Later in 1913 Alice Paul organized the Congressional Union, later called the Woman's Party, to lobby Congress on behalf of a constitutional amendment granting the vote to women. Paul modeled her organization after the more militant suffragists in Great Britain. The Woman's Party directly confronted those in power with the discrepancy between America's supposed ideals and the reality that more than half of its adult citizens were not enfranchised. In 1917 the Woman's Party embarrassed President Wilson by picketing the White House around the clock. When many of the demonstrators were arrested and jailed, they went on a hunger strike and were force-fed.

In both cases""the 1913 parade and the brutal force-feeding of jailed women in 1917""the abuse suffered by respectable middle-class women outraged public sympathy and elicited sympathy for the suffragist cause. Such sympathy was reinforced by a shift in the tactics used by some of the movement's leaders. They began to argue for women's suffrage within the framework of traditional views about women's proper role in society. Rather than focusing on issues of justice or equal rights, they argued instead that women would bring their moral superiority and maternal instincts into the often brutal arena of politics. Thus the image of the suffrage movement began to be softened for public consumption. Suffragists were no longer seen merely as radicals who wished to disrupt the natural social order, but rather as agents for extending female benevolence outward from the family to society as a whole.

This image was also helped by the fact that in the 1890s the suffragists had allied with the Women's Christian Union (WCTU). Although the WCTU's main objective was to enact restrictive liquor laws, the group also agitated for social reform on many other fronts. The WCTU came to support the cause of women's suffrage on the grounds that without the vote women lacked the power to protect home and family and to defend morality.

The active participation of women in the nation's war effort from 1917 to 1918 also helped to win support for a constitutional amendment enfranchising women. By a vote of 274 to 136 the amendment was passed by the House on 10 January 1918. On 4 June 1918, it was passed in the Senate by a vote of 66 to 30. On 18 August 1920 Tennessee became the thirty-sixth state to ratify the amendment, and it officially became part of the U.S. Constitution on 26 August 1920, as the Nineteenth Amendment to the Constitution.

Although women had finally won full voting rights, they did not really begin to have access to most political offices until well into the 1970's, and even today, at the start of a new millennium, women are found in political office at a rate far lower than one would expect from a group that represents one-half of the nation's population.

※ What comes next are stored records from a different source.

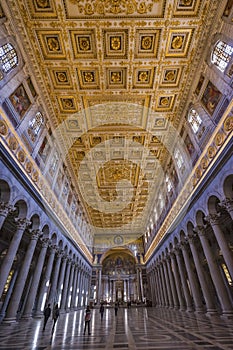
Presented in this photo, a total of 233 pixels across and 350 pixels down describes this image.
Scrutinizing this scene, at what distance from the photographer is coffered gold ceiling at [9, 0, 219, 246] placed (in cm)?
1138

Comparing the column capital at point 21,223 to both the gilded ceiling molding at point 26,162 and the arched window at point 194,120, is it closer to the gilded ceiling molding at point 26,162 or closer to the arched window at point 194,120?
the gilded ceiling molding at point 26,162

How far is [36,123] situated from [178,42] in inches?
405

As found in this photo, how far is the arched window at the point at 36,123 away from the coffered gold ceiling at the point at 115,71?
121 centimetres

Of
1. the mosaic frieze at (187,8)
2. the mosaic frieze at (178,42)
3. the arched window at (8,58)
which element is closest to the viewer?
the arched window at (8,58)

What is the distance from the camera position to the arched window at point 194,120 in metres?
14.2

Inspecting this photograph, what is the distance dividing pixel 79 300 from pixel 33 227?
72.6 feet

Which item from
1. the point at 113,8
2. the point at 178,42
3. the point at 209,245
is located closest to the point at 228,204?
the point at 209,245

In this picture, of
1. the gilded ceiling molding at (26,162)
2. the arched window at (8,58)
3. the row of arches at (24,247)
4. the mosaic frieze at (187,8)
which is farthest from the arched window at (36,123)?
the mosaic frieze at (187,8)

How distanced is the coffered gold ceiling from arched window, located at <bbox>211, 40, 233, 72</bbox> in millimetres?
1246

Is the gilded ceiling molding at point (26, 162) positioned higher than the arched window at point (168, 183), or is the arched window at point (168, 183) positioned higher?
the arched window at point (168, 183)

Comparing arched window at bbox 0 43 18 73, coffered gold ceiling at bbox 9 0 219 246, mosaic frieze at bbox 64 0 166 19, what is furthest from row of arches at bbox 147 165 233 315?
arched window at bbox 0 43 18 73

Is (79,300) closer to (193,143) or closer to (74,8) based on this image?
(193,143)

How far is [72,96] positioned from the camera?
1548cm

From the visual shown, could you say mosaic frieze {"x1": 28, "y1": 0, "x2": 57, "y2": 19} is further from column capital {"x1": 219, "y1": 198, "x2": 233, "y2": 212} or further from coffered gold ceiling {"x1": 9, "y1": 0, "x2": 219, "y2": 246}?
column capital {"x1": 219, "y1": 198, "x2": 233, "y2": 212}
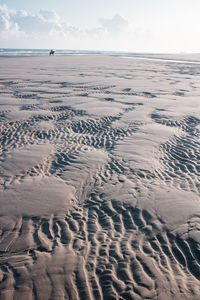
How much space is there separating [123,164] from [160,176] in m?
0.79

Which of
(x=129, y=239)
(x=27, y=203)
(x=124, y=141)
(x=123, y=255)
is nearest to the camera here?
(x=123, y=255)

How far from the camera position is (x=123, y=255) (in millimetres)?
2662

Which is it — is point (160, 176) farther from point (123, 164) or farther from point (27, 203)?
point (27, 203)

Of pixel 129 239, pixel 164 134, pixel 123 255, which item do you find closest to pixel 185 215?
pixel 129 239

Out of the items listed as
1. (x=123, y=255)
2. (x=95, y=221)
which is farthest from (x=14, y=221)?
(x=123, y=255)

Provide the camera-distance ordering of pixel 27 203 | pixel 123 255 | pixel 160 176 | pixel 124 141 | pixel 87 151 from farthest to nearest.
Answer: pixel 124 141 < pixel 87 151 < pixel 160 176 < pixel 27 203 < pixel 123 255

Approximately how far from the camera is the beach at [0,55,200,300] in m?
2.38

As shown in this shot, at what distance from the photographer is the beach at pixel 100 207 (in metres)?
2.38

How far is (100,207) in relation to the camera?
3457 mm

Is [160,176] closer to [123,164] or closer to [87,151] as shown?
[123,164]

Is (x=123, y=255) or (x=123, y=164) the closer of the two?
(x=123, y=255)

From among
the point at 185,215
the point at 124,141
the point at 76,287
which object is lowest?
the point at 76,287

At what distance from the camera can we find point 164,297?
2.21 meters

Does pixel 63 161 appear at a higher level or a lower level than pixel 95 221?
higher
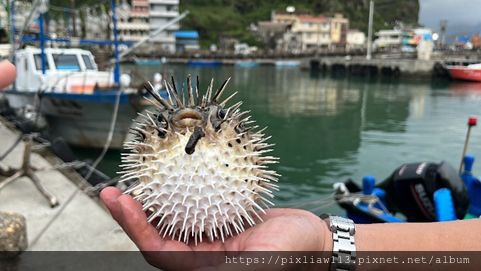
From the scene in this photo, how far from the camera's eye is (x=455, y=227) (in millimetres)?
2078

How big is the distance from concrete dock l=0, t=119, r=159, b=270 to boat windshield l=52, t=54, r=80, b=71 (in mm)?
8843

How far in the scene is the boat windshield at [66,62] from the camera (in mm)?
14269

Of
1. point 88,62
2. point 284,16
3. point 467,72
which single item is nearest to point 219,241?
point 88,62

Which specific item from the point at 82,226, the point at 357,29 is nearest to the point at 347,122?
the point at 82,226

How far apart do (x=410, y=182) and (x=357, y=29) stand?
109 m

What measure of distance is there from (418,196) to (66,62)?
14.0 m

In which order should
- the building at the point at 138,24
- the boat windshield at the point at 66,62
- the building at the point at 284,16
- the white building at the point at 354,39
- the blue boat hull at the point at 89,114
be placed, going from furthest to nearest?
the building at the point at 284,16 < the white building at the point at 354,39 < the building at the point at 138,24 < the boat windshield at the point at 66,62 < the blue boat hull at the point at 89,114

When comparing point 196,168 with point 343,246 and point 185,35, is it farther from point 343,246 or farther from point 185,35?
point 185,35

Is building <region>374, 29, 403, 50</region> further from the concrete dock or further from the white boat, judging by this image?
the concrete dock

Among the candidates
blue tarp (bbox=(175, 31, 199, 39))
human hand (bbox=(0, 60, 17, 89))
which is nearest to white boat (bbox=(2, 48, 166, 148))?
human hand (bbox=(0, 60, 17, 89))

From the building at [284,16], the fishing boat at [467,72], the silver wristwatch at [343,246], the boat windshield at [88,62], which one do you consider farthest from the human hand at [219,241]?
the building at [284,16]

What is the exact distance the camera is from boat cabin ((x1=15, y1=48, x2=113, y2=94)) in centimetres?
1355

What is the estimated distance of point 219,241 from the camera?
207 cm

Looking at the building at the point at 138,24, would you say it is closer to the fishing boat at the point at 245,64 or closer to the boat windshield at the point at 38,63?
the fishing boat at the point at 245,64
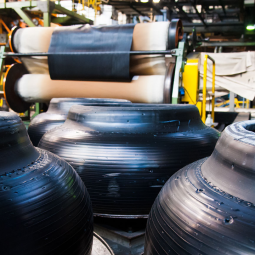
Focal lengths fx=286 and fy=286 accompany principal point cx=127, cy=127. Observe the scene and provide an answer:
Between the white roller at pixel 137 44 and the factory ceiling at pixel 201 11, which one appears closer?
the white roller at pixel 137 44

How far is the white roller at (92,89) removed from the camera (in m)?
3.13

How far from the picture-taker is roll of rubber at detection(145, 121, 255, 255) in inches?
22.0

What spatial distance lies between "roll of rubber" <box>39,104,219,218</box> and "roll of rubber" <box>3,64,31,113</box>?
102 inches

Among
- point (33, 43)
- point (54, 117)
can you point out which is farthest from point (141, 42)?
point (54, 117)

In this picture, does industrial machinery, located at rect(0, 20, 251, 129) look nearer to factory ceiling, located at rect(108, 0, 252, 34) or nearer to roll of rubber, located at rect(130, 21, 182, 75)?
roll of rubber, located at rect(130, 21, 182, 75)

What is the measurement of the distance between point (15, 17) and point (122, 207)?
5772mm

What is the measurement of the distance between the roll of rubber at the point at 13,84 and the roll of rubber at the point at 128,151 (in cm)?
260

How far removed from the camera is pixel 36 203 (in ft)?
2.36

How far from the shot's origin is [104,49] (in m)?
3.10

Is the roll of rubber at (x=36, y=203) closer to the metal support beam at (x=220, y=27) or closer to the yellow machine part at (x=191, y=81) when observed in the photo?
the yellow machine part at (x=191, y=81)

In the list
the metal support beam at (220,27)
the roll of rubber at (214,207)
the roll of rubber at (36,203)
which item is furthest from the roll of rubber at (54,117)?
→ the metal support beam at (220,27)

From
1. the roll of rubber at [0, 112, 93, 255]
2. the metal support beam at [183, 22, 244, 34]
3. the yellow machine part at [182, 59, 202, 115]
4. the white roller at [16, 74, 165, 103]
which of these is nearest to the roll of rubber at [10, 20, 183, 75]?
the white roller at [16, 74, 165, 103]

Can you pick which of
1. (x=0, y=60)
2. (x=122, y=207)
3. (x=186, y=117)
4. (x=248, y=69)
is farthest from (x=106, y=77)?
(x=248, y=69)

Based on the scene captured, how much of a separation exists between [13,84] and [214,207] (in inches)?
144
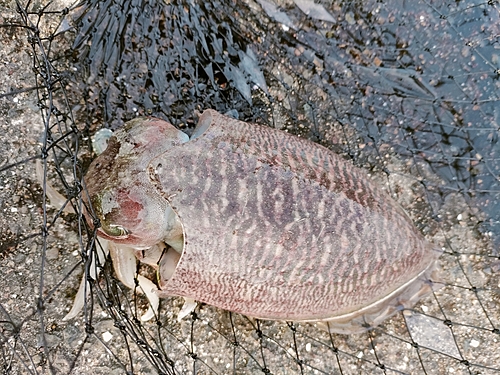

Furthermore, women's access to the highest and most powerful political offices is still severely limited, both by prejudice and by the shortage of female office-holders at all levels, for it is from the ranks of such lower-level office-holders that the candidates for the highest offices are recruited. While many other nations have accepted the leadership of women, the United States is still unlikely to accept the idea of a woman as president""at least for now.